Marginalization

2021-09-03

Suppose that

\begin{aligned}\mathbf z_1 = \mathbf x_1 + \mathbf n_1\end{aligned}

where

$\mathbf z_1, \mathbf x_1, \mathbf n_1$ are 3D vectors in $\mathbb R^3$ ,
$\mathbf n_1$ is randomly distributed w ith normal distribution $\mathcal N(\mathbf 0, \bm \Sigma_1)$ , with $\bm \Sigma_1$ being $3\times 3$

and

\begin{aligned}\mathbf z_2 = \mathbf A \begin{bmatrix}\mathbf x_1\\\mathbf x_2\end{bmatrix} + \mathbf b + \mathbf n_2\end{aligned}

where

$\mathbf A$ is a $6\times 6$ matrix
$\mathbf x_2$ is a 3D vector in $\mathbb R^3$
$\mathbf z_2, \mathbf n_2$ are 6D vectors in $\mathbb R^6$ , and
$\mathbf n_2$ is randomly distributed with normal distribution $\mathcal N(\mathbf 0, \bm \Sigma_2)$ , with $\bm \Sigma_2$ being $6\times 6$

Supposing that $\mathbf x_1$ and $\mathbf x_2$ are unknowns, what is the optimal estimate of $\mathbf x_2$ given everything else?

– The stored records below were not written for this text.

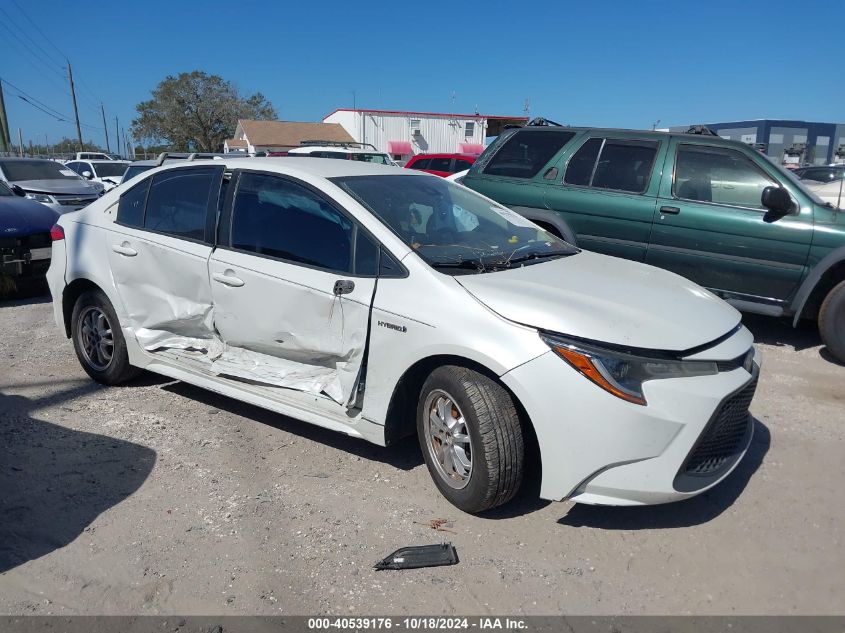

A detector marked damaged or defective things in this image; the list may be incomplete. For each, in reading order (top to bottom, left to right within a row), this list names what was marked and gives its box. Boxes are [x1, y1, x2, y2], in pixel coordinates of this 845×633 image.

dented front door [206, 170, 374, 402]
damaged white car [44, 159, 760, 512]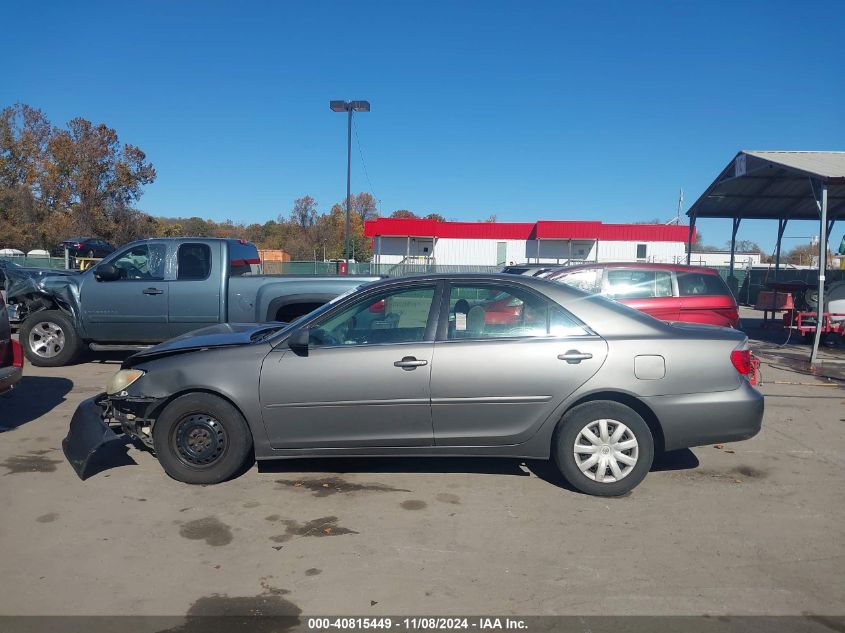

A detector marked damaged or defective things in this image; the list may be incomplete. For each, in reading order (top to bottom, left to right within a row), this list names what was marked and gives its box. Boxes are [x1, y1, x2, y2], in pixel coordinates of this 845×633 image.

damaged gray sedan [64, 274, 764, 496]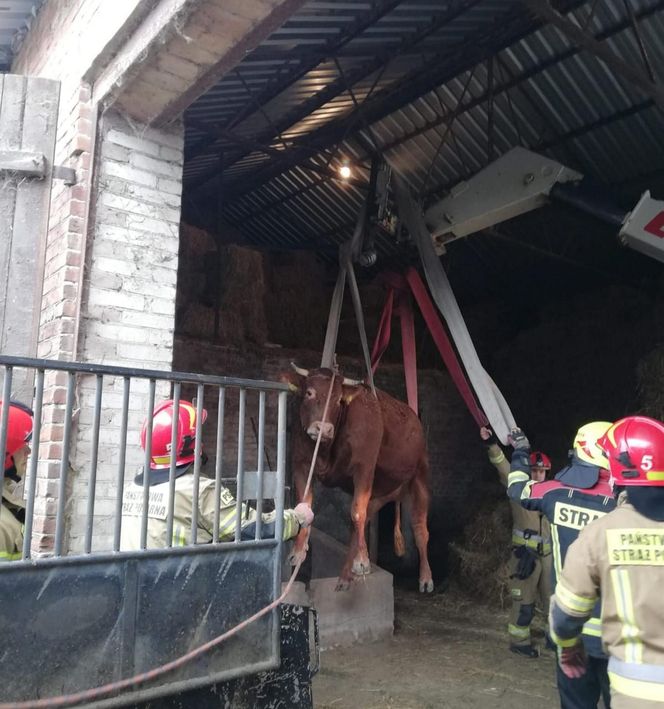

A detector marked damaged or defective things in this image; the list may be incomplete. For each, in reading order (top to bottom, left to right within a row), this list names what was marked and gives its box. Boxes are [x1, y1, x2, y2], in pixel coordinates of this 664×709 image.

rusty metal bracket [53, 165, 77, 185]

We can first observe that $\mathbf A$ can be partitioned into its left and right $6\times 3$ submatrices:

\begin{aligned}\mathbf A = \begin{bmatrix}\mathbf A_1 & \mathbf A_2\end{bmatrix}\end{aligned}

such that

\begin{aligned}\mathbf z_2 &= \mathbf A_1 \mathbf x_1 + \mathbf A_2 \mathbf x_2 + \mathbf b + \mathbf n_2\\ &=\mathbf A_1 \mathbf z_1 - \mathbf A_1 \mathbf n_1 + \mathbf A_2 \mathbf x_2 + \mathbf b + \mathbf n_2\end{aligned}

Let

\begin{aligned}\mathbf n_3 = \mathbf n_2 - \mathbf A_1 \mathbf n_1\end{aligned}

From the Matrix Cookbook cookbook we can see that $\mathbf n_3$ is distributed with normal distribution $\mathcal N(\mathbf 0, \bm \Sigma_2 + \mathbf A_1 \bm \Sigma_1 \mathbf A_1^T)$

Now we have:

\begin{aligned}\mathbf z_2 = \mathbf A_1 \mathbf z_1 + \mathbf A_2 \mathbf x_2 + \mathbf b + \mathbf n_3\end{aligned}

Let

\begin{aligned}\mathbf y = \mathbf A_2 \mathbf x_2 + \mathbf A_1 \mathbf z_1 + \mathbf b - \mathbf z_2\end{aligned}

Now, the probability of observing $\mathbf z_2$ is

\begin{aligned}p(\mathbf z_2) = \exp\left(-\mathbf y^T \bm \Sigma_3^T \mathbf y\right)\end{aligned}

To maximize the likelihood we can simply minimize the log likelihood:

\begin{aligned}\operatorname{min}_{\mathbf x_2} \mathbf y^T \bm \Sigma_3^T \mathbf y\end{aligned}

Minimizing this quadratic is straightforward.

1 References

cookbook Matrix Cookbook,Kaare Brandt Petersen, Michael Syskind Pedersen. link, link2.